Image: www.michealmillerprojects.com via Google 9/29/12
We will briefly explore a common concern associated with noisy breathing in infants, medically termed, Laryngomalcia.
Laryngomalcia, from its name suggests a softening of sorts involving portions the upper airway structures anatomically known as the larynx. This part of the respiratory system houses the vocal cords and adjacent structures, all of which play a key role in inspiration, expiration and phonation (the generation of sound). Laryngomalacia as a diagnosis is often made by clinical assessment in the newborn period and requires a careful examination of the presenting and associated symptoms along with examination by your physician before the diagnosis is made. It is one of the probable causes of noisy breathing in the newborn period. Associated structural or functional problems may make the presentation worse and these require additional diagnostic evaluation involving a specialist..
Most newborns however have this as an isolated condition. The noisy breathing is usually worse during the inspiratory portion of the breathing cycle and during feeding. The nosiy sound generates anxiety with parents and comes to clinical attention as a result. Laryngomalacia is most common in the first few weeks of life and may worsen through the fourth month of life before improving spontaneously towards the end of the first year of life. The cartilage (flexible plastic like consistency tissue- similar to consistency of the ear) supporting the structures of the upper airway inevitably thicken with age and attenuate the likelihood of collapse with the negative pressures generated during inspiration as shown in the image above which is what allows air to flow into the babies lungs down that pressure gradient.

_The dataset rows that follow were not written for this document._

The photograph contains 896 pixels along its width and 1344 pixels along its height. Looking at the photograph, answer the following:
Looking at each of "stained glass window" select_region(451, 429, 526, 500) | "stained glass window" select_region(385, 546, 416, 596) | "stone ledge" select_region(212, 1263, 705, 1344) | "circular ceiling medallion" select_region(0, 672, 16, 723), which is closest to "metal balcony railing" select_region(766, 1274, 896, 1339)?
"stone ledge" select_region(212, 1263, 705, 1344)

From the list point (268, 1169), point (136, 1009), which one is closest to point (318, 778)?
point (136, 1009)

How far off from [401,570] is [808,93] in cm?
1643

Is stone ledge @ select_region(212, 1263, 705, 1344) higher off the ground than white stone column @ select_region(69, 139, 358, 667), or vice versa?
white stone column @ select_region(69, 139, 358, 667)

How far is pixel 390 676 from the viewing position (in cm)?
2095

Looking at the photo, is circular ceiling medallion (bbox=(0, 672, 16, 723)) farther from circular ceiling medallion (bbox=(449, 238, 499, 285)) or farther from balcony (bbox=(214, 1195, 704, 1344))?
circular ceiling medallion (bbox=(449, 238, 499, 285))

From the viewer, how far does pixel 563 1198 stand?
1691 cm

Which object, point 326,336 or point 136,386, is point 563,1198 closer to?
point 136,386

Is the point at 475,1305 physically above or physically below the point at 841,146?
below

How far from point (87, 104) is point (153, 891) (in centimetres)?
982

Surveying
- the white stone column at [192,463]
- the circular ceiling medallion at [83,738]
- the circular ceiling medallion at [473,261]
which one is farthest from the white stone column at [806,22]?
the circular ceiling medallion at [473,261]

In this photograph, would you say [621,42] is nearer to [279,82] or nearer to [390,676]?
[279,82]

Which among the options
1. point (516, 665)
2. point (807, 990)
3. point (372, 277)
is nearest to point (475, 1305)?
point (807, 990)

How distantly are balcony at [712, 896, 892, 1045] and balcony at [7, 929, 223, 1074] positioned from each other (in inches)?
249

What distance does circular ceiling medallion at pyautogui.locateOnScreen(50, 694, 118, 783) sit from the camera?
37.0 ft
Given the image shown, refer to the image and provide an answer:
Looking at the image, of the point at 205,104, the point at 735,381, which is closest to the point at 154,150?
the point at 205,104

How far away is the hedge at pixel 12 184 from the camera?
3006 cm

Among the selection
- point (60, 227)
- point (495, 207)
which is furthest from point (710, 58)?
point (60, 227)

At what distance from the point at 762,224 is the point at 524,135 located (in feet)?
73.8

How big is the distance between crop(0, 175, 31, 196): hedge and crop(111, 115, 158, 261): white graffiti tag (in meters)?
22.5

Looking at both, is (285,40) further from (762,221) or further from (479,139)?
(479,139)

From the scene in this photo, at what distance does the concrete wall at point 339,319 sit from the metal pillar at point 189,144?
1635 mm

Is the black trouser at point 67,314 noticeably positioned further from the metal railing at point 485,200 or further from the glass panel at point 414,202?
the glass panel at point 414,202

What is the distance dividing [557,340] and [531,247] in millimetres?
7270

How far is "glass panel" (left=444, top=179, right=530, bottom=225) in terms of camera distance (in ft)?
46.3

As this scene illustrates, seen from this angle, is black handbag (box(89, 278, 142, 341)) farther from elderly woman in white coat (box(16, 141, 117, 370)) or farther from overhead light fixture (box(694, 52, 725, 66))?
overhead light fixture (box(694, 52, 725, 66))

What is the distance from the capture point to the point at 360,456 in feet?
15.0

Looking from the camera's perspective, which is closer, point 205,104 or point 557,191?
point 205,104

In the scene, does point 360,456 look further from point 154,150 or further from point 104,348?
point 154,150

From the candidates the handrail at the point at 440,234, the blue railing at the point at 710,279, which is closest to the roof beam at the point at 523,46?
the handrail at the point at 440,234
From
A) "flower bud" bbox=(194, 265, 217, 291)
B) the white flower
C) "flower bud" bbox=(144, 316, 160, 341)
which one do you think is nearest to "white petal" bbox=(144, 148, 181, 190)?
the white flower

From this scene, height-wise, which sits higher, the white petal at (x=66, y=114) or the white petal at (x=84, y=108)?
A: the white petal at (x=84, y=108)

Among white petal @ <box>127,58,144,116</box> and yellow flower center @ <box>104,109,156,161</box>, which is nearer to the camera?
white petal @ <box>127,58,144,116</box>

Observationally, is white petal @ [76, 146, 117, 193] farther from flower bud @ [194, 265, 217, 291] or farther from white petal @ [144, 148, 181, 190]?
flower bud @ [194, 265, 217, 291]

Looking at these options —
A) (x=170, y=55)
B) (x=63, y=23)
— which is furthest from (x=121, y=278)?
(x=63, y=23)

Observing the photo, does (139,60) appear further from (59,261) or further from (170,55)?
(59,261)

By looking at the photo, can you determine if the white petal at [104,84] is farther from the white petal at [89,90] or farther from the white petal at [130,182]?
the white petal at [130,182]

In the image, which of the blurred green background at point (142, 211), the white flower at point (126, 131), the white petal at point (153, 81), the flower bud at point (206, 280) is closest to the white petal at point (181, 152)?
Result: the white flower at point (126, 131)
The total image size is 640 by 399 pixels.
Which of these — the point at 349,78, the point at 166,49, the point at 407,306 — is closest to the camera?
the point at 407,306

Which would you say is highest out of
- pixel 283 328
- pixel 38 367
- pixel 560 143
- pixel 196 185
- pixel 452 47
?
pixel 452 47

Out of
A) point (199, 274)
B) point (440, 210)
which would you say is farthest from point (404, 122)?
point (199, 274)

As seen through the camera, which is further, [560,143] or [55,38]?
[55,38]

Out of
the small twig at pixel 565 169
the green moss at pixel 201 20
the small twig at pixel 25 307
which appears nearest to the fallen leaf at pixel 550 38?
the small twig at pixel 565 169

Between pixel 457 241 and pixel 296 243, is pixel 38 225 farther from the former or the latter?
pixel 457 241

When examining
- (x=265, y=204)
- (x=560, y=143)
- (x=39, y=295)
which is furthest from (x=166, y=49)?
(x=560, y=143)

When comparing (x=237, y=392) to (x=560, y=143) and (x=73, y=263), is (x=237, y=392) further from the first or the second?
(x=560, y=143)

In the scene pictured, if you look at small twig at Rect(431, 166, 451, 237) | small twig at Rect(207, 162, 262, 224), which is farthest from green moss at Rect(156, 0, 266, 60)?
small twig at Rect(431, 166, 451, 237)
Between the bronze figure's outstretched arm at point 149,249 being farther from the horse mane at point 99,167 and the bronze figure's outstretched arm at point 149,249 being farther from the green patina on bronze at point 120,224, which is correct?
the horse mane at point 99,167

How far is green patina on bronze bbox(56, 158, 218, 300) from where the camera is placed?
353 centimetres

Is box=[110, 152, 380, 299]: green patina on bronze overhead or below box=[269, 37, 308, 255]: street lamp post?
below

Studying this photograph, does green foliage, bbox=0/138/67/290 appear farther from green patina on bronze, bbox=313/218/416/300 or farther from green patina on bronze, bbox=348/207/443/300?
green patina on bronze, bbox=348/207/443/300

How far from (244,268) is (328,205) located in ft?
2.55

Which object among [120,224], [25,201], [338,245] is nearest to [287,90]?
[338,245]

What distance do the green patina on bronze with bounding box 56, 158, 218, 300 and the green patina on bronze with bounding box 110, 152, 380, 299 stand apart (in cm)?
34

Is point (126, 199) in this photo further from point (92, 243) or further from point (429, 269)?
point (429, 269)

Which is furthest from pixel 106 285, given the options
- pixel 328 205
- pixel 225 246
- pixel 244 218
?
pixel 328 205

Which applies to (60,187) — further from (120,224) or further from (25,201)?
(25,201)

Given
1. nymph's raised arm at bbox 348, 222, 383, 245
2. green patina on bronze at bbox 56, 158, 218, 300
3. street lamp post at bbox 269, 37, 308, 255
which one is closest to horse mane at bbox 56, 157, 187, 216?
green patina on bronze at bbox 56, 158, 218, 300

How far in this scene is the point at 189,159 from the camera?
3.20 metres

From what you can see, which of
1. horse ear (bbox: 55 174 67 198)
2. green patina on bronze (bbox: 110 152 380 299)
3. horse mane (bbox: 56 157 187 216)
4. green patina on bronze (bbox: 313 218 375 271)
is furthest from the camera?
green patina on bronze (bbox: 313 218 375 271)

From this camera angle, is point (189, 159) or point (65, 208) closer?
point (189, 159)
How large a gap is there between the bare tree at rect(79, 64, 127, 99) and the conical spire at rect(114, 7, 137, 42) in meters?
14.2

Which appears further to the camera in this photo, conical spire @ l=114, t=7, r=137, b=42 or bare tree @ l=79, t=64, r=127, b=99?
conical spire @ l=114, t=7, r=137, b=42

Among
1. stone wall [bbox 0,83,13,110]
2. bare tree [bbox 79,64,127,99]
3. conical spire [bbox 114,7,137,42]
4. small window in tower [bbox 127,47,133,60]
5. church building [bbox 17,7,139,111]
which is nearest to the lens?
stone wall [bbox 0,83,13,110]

This partial collapse is one of the reasons why the noisy sound is “guttural” and frightening to the observer. Other structural or functional problems affecting the upper airway may also predispose to this like problems affecting the nervous system and moderate to severe reflux of stomach contents periodically, otherwise known as gastroesophageal reflux.
Affected infants with mild presentation show no other signs of illness or disease and thrive and grow well. Time and close physician follow up is the best treatment for mild cases of Laryngomalacia. More severe cases would require evaluation by an otolaryngologist especially if other signs of illness accompany the presentation. An endoscopy view of the upper airway is usually the first step.